The roots of Horseradish (Armoracia rusticana), a member of the mustard family (Brassicaceae=Cruciferae), are crushed, minced, or powdered to produce the familiar spicy off-white condiment. As in other mustards, the pungent compounds are isothiocyanates. Horseradish is a perennial herb with a long, yellowish buff taproot bearing long-stalked ovate or oblong leaves (30 to 60 cm in length) with coarsely toothed, wavy margins. The species probably originated in southeastern Europe and western Asia, but has long been widely cultivated in Europe as well as North America and the hilly regions of India.
(Vaughan and Geissler 1997)
Horseradish has been cultivated for its root for over 2,000 years. Today, commercial production occurs mainly in North America (led by the State of Illinois; Walters and Wahle 2010) and Europe. Armoracia rusticana is propagated exclusively vegetatively. Like many vegetatively propagated crops, cultivated A. rusticana plants are generally sterile. This species is not known to occur in the wild, although the two other species in the genus, A. macrocarpa and A. sisymbrioides do occur in the wild and reproduce by seed.
(Sampliner et al. 2009)
Production from Horseradish roots of peroxidase (a heme-containing enzyme that utilizes hydrogen peroxide to oxidize a wide variety of organic and inorganic compounds) occurs on a relatively large scale because of the commercial uses of the enzyme, e.g., as a component of clinical diagnostic kits and for immunoassays (Veitch 2004).

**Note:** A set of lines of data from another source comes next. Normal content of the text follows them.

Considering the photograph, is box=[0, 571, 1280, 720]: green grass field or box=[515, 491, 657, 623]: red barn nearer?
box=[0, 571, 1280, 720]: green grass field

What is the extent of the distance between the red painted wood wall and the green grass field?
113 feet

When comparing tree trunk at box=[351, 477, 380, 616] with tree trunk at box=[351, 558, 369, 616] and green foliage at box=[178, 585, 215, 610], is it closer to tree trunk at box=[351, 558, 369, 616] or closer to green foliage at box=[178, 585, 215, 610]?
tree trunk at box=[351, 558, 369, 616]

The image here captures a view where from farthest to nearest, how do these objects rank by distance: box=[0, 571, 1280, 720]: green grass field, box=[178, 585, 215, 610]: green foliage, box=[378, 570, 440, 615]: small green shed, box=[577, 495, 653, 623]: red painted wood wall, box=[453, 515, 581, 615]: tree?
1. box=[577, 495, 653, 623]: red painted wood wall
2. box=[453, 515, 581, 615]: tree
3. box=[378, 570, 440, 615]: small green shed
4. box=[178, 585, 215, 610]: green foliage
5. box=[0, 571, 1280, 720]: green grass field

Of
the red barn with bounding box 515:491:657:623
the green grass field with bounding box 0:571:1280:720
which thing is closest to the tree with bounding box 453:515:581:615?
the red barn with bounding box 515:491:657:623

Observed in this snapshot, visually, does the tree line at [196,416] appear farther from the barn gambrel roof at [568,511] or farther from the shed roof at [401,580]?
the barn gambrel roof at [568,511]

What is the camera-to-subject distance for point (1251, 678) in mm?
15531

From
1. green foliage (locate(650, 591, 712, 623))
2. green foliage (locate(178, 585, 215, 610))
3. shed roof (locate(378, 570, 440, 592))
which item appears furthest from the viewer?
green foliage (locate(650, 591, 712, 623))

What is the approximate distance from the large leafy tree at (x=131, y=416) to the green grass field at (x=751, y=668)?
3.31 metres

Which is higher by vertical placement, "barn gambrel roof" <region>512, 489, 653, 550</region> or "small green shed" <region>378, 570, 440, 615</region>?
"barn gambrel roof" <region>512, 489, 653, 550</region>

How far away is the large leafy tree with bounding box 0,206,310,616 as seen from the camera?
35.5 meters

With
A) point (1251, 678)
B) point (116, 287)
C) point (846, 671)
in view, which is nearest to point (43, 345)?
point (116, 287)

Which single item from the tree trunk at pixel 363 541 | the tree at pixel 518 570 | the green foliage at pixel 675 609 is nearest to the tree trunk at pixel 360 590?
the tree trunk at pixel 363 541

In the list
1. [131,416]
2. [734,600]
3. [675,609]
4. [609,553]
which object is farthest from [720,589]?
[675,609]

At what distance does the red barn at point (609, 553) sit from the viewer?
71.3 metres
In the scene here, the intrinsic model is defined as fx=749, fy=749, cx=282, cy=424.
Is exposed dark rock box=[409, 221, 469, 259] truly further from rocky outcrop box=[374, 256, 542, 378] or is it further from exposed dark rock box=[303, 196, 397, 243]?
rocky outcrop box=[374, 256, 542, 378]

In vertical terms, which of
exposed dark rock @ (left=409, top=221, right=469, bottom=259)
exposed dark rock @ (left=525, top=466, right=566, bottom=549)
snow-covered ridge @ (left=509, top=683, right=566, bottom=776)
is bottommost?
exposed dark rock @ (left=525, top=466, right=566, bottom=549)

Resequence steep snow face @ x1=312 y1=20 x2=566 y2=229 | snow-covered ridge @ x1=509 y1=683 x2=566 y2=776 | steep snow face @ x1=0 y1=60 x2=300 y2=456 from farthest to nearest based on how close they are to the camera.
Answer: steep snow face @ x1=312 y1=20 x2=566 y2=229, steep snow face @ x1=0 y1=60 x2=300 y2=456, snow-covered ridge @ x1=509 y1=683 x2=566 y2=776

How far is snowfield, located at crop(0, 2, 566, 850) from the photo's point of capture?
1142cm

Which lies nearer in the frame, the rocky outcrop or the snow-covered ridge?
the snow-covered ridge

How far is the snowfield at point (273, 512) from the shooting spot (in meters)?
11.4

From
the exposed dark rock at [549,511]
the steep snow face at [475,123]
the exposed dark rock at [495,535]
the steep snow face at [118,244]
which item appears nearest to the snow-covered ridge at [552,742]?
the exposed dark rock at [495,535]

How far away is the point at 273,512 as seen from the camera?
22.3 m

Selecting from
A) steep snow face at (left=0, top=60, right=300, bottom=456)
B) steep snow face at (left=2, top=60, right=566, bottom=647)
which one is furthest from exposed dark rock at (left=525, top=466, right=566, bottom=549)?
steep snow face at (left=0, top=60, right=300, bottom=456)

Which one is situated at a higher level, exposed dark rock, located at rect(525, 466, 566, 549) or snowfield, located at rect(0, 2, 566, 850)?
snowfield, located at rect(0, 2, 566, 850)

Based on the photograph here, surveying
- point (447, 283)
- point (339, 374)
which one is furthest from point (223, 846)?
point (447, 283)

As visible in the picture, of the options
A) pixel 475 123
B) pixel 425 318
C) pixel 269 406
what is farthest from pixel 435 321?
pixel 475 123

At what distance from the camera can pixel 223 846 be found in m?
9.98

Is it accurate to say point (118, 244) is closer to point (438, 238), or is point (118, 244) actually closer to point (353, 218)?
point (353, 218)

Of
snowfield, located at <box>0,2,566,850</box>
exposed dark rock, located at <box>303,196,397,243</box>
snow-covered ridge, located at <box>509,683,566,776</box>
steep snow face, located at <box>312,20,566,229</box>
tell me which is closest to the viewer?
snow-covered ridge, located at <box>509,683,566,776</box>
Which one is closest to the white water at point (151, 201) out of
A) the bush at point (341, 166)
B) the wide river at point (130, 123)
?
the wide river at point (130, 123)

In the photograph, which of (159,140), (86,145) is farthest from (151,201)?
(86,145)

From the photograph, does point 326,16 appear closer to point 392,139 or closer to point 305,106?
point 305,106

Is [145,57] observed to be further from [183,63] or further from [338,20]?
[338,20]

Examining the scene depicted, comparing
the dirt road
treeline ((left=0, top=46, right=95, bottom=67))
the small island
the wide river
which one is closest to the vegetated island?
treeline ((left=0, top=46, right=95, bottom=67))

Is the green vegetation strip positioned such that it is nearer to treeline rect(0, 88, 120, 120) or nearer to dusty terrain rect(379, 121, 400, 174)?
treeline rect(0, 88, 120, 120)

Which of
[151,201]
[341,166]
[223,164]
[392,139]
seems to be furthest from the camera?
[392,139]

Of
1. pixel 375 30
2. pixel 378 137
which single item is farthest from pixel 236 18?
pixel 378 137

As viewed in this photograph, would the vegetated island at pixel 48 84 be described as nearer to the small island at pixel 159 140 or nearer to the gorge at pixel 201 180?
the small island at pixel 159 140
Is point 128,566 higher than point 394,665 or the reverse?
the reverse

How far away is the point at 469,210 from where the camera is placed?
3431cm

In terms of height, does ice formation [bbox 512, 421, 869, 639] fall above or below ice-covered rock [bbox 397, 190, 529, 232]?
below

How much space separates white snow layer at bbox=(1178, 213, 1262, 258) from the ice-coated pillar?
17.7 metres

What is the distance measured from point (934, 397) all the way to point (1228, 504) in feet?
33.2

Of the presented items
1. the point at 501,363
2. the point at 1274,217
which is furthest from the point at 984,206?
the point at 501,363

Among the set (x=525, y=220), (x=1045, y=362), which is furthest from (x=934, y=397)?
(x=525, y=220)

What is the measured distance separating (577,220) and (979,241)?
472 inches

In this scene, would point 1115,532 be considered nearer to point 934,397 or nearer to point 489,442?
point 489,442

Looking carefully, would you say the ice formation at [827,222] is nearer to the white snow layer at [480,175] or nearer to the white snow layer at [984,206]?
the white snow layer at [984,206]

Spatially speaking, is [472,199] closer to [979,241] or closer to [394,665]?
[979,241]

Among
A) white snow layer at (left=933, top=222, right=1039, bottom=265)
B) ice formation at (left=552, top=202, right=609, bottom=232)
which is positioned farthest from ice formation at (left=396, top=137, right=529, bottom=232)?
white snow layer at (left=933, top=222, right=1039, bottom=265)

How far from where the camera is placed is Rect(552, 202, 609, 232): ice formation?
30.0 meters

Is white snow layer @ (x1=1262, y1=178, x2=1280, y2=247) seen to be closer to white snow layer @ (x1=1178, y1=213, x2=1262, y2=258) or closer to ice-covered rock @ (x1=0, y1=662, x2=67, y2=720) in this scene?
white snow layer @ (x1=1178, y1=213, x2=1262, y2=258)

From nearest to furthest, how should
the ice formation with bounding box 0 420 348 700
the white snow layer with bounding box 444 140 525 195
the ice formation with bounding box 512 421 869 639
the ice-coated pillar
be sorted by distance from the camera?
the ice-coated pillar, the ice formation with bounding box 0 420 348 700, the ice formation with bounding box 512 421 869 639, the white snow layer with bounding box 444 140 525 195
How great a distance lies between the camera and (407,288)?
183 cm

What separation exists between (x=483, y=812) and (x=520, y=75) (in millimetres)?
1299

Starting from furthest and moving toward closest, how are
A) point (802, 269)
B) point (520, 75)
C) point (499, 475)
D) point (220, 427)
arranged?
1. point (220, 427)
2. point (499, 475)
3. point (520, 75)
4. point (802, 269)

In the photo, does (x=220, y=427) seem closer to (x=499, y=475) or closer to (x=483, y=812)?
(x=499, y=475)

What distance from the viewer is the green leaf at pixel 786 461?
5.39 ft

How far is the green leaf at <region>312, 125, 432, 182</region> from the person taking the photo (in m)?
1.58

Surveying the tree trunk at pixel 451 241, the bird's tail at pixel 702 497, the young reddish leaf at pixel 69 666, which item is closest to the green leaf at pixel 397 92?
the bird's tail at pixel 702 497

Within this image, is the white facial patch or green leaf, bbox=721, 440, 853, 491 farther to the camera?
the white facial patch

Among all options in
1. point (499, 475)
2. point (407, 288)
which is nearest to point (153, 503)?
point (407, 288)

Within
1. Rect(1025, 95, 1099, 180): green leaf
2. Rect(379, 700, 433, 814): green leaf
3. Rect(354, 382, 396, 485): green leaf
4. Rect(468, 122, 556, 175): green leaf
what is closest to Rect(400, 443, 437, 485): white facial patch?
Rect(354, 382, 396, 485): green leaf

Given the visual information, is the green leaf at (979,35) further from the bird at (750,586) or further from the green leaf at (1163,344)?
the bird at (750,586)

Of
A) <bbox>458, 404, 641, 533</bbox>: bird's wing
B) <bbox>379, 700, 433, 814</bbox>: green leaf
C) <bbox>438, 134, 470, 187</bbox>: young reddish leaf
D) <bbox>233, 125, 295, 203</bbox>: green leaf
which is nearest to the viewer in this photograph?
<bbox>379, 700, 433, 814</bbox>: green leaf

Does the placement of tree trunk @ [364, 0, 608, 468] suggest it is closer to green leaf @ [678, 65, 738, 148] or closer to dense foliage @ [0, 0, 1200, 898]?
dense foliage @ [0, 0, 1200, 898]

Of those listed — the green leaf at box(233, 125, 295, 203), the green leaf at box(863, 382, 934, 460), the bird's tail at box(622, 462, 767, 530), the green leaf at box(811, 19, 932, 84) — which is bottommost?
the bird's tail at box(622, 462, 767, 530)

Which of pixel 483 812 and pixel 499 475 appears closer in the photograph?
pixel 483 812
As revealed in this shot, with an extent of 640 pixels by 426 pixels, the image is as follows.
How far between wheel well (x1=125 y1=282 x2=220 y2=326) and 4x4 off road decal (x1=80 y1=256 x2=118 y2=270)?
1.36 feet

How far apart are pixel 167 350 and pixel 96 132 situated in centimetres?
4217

- Sampliner, D. and A. Miller. 2009. Ethnobotany of Horseradish (Armoracia rusticana, Brassicaceae) and Its Wild Relatives (Armoracia spp.): Reproductive Biology and Local Uses in Their Native Ranges. Economic Botany 63(3): 303-313.
- Vaughan, J.G. and C.A. Geissler. 1997. The New Oxford Book of Food Plants (revised and updated edition). Oxford University Press, New York.
- Veitch, N.C. 2004.Horseradish peroxidase: a modern view of a classic enzyme. Phytochemistry 65: 249-259.
- Walters, S.A. and E.A. Wahle. 2010. Horseradish production in Illinois. HortTechnology 20(2): 267-276.